Marcus:           Cool. All right, wrapping it up here in the show, this one is called WP Blame. I love the name of this plugin, actually.

John:                Yeah, I saw that. I almost reviewed it myself.

Marcus:           And what it does is it makes it possible to keep a log of everything that’s happened on your WordPress website so you can stay in control even when you’re not there. So sometimes it’s pretty hard to keep track of everything happening on your website, so what WP Blame does is it logs certain actions for you and organizes them into a readable table so you can review it later. And while this plugin doesn’t keep a log of absolutely everything you with WordPress, it does keep a record of most actions. So by default only changes that are things like posts, pages, plugins, themes, and all that are logged, just due to the way that WordPress works it’s hard to keep an absolute log of every single detailed thing. But if you want to just track posts, pages, plugins, and themes, this is great.
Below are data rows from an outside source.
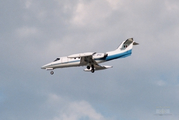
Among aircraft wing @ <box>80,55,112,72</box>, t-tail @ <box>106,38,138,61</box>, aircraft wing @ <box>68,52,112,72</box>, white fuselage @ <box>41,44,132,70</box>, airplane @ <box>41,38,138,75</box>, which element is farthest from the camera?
white fuselage @ <box>41,44,132,70</box>

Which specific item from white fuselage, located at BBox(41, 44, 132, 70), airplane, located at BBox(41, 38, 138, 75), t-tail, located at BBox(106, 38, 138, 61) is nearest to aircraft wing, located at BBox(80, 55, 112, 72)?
airplane, located at BBox(41, 38, 138, 75)

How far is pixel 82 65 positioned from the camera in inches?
5330

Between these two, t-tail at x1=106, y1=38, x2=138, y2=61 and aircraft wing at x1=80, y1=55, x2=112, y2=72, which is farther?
t-tail at x1=106, y1=38, x2=138, y2=61

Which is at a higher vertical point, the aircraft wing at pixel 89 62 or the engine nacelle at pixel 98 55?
the engine nacelle at pixel 98 55

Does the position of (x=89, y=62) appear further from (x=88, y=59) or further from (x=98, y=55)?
(x=98, y=55)

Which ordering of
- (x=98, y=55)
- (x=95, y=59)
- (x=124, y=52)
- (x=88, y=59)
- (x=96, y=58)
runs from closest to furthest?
1. (x=88, y=59)
2. (x=124, y=52)
3. (x=98, y=55)
4. (x=96, y=58)
5. (x=95, y=59)

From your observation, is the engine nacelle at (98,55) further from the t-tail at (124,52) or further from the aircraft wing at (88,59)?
the t-tail at (124,52)

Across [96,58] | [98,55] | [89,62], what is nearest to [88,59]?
[89,62]

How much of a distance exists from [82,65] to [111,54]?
22.1 ft

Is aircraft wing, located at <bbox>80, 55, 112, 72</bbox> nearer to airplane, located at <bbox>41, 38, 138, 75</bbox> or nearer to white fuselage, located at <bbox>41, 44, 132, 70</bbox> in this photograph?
airplane, located at <bbox>41, 38, 138, 75</bbox>

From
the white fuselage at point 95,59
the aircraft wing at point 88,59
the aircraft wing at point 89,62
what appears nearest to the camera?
the aircraft wing at point 88,59

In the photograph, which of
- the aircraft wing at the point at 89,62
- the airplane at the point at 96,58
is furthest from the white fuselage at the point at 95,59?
the aircraft wing at the point at 89,62

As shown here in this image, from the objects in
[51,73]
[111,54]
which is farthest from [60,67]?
[111,54]

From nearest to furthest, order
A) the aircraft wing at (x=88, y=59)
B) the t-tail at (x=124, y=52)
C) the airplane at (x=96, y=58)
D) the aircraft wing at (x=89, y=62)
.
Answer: the aircraft wing at (x=88, y=59) → the aircraft wing at (x=89, y=62) → the airplane at (x=96, y=58) → the t-tail at (x=124, y=52)
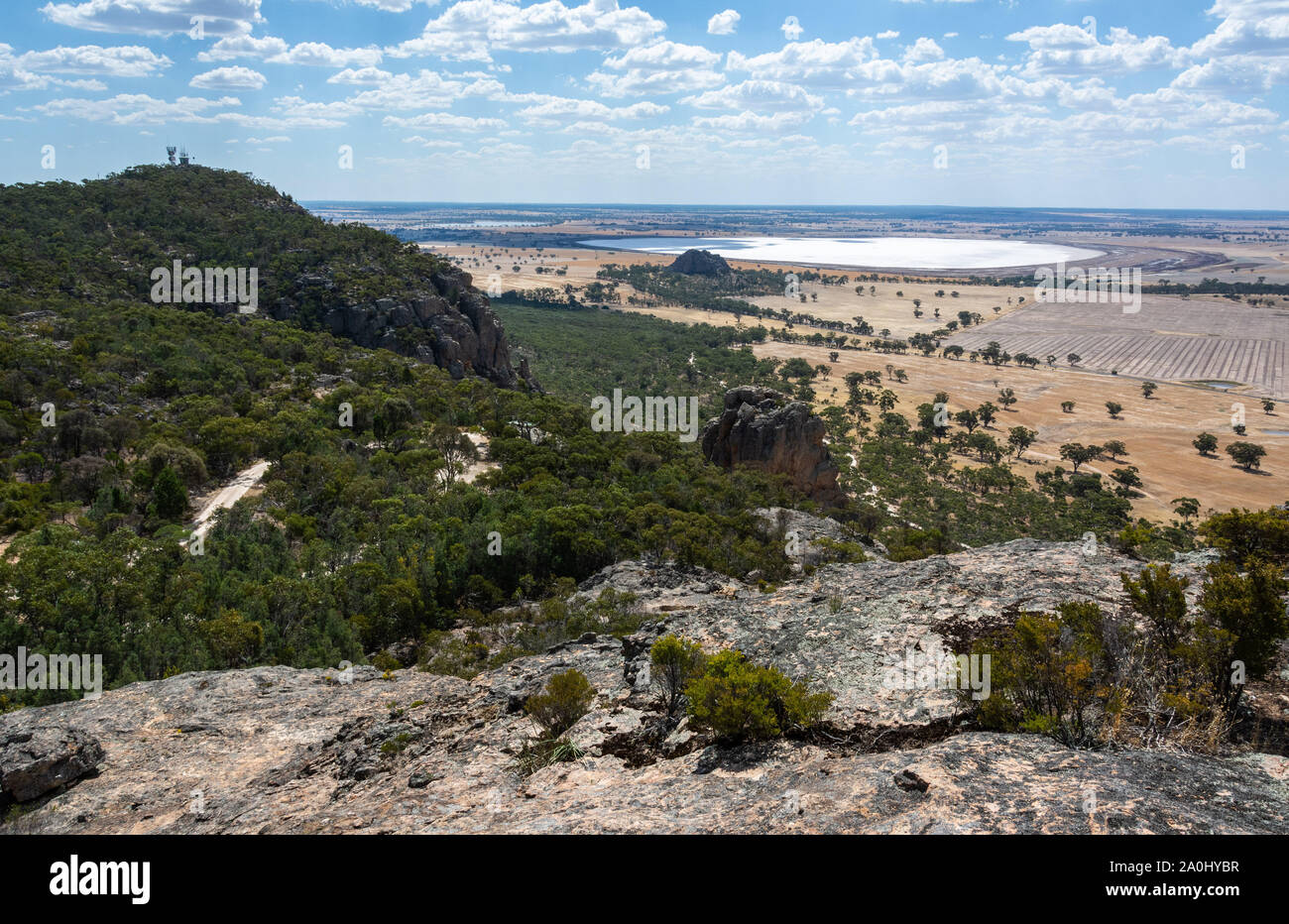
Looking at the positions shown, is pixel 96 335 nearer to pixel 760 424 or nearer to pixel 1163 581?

If you’re using this for a client, there’s actually white lists that you can enable to remove yourself as the admin from the audit trail and review everybody else. So in that circumstance, you might as well call this one a client tracker because you can actually completely monitor what client changes are tracked within those metrics that I spoke about earlier.

John:                Which ones broke the website?

Marcus:           Exactly, yeah. So you can see exactly what the client is doing in terms of their own activity within the website because of this.

John:                Yeah.

Marcus:           So I rated this a 4 out of 5. Great plugin.

John:                Yeah, very nice. Yeah, it’s always nice to have the trackers. I do that for some of the sites I set up at least for the first couple of months when it’s most common for them to break the sites after I turn them over.

Marcus:           Mm-hmm.

John:                So it’s always nice to know. All right, well that’s all we’ve got for you on this time. I covered up in this episode the KJM Admin Notices, which I gave a 4 to; the GravityWP CSS Selector, which I gave a 5 to; and then the Ye Old Pirate, which I gave a 3 to – arrrr.